Project Description
Renters are seeing shrinking unit sizes nationwide. As developers seek higher density and higher revenue per square foot to offset rising land value and construction costs, more and more small-scale units are being developed. Like any building-typology, small space units as a result of both the financial constraints of the time and the dominant societal, political and architectural views from the early 20th century to today. This survey of small-space living underscores an understanding of the social dynamics of the built environment: how public policy has both encouraged and impeded certain typologies, how the single-room unit has been revived in the form of the micro-unit, how such a development can exclude the most vulnerable communities, and how rhetoric of “substandard” and “slum” fueled the destruction of hundreds of thousands of units.
The minimum dwelling unit offers a rich prism through which to parse shifting representations and ideologies of place and family life in American cities, and the urban crisis of an ongoing housing shortage because its materiality is always bound up with an intricate assemblage of meanings. Whether they are lauded or decried small units have been a long-standing part of American housing options. Culturally constructed realities of the domestic realm invoke complicated and complex ideas about privacy, work, gender, identity, family, subject formation, class, and cultural representations.
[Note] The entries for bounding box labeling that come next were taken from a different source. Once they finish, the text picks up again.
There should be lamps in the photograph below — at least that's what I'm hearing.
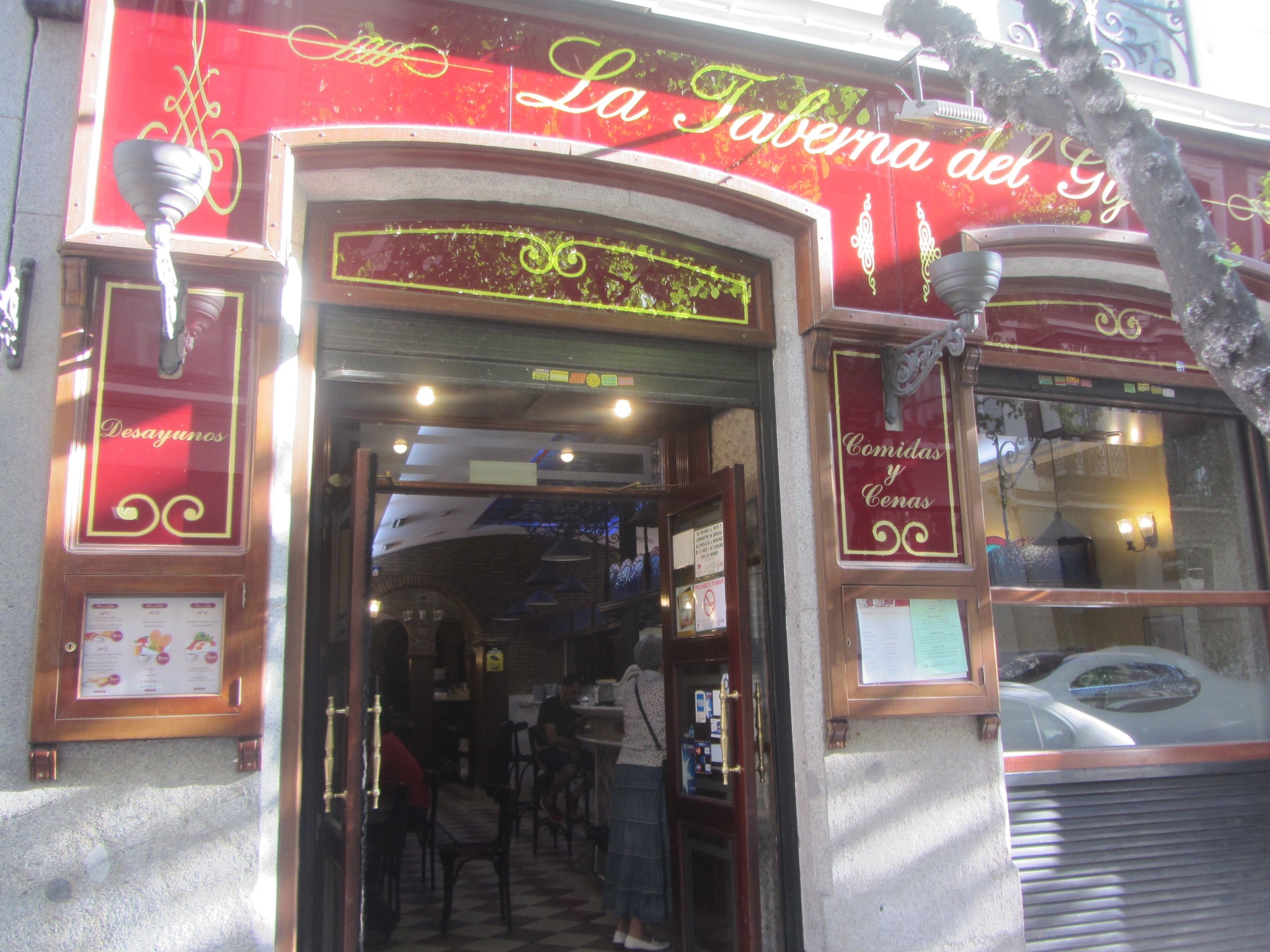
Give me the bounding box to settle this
[525,586,558,605]
[493,606,521,621]
[560,447,575,462]
[877,251,1002,425]
[1116,513,1158,552]
[393,438,408,454]
[554,562,587,593]
[1031,440,1093,546]
[112,139,212,380]
[541,527,591,561]
[886,45,989,130]
[524,560,561,586]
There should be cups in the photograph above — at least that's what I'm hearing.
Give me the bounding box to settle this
[1058,536,1101,590]
[544,683,556,698]
[533,685,546,702]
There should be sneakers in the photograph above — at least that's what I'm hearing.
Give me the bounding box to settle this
[539,797,565,824]
[561,797,578,818]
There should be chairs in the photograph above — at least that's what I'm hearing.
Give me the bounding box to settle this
[364,713,592,945]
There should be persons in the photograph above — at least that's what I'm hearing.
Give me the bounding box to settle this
[608,634,673,950]
[369,716,430,823]
[535,674,590,824]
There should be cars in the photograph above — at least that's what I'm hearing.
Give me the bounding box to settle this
[994,644,1268,752]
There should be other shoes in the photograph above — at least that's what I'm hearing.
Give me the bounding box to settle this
[612,930,671,952]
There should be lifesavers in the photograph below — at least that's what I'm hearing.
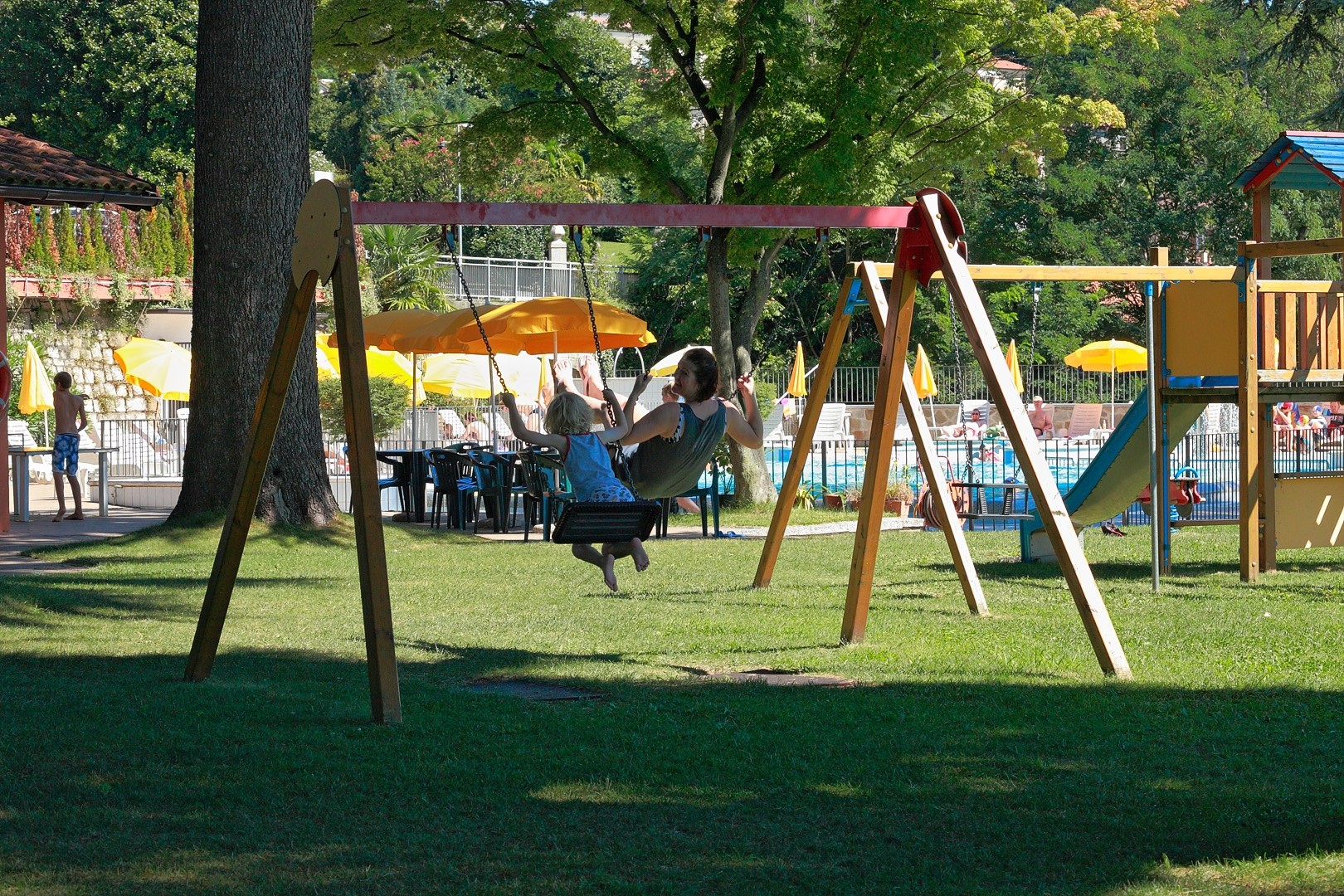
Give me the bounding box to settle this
[0,350,11,415]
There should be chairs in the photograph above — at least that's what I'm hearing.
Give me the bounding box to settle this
[1028,404,1055,438]
[343,442,576,541]
[8,420,52,484]
[75,420,169,498]
[439,410,466,439]
[1064,404,1103,445]
[941,399,990,440]
[763,404,785,444]
[482,413,512,439]
[653,455,719,538]
[796,403,852,448]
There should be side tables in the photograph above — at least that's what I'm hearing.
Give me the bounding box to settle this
[1092,429,1114,439]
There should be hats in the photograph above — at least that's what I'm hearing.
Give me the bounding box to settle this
[1281,402,1293,409]
[1033,396,1042,401]
[1314,405,1321,412]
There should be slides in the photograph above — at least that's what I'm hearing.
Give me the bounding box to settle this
[1019,380,1210,566]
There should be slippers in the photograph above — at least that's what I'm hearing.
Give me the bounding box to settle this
[725,531,742,536]
[712,530,730,538]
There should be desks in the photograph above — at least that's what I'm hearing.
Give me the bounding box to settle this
[928,427,943,440]
[8,447,119,521]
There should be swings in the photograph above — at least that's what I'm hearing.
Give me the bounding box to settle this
[444,229,661,544]
[944,288,1039,520]
[635,233,827,465]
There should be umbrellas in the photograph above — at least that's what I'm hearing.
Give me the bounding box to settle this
[113,337,191,417]
[1005,339,1024,396]
[913,343,938,427]
[18,341,55,449]
[1064,338,1148,428]
[316,292,712,433]
[787,341,807,426]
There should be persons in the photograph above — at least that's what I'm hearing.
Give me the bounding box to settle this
[1027,396,1052,436]
[979,443,1001,462]
[552,348,764,502]
[502,388,650,592]
[444,381,701,514]
[52,372,89,521]
[942,408,987,439]
[1273,402,1344,455]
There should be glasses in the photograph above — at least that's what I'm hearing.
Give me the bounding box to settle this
[972,413,978,415]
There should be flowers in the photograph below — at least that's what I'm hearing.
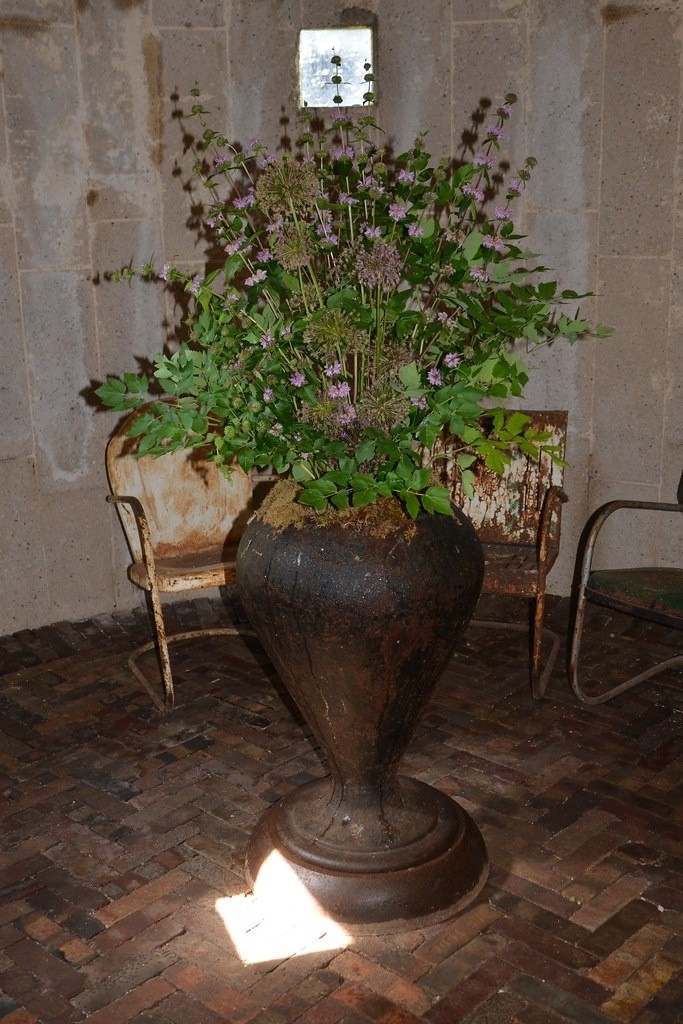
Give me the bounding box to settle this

This thesis is designed as a critical history of selected small space living unit focusing on changes in ideology and rhetoric surrounding small space living as it evolved from a constricting housing typology for the desperate to a privileged choice for urban dwellers as is seen with the micro-unit. Specific case studies of the architectural and spatial artifacts/typologies, discourse surrounding those debates, and the economic and social conditions that gave rise to these housing formats ground this work. By problematizing typologies, formats, and conventions this thesis seeks to elucidate ideologies of social inequality and racial discrimination that is embedded in the built environment, particularly within the domestic realm.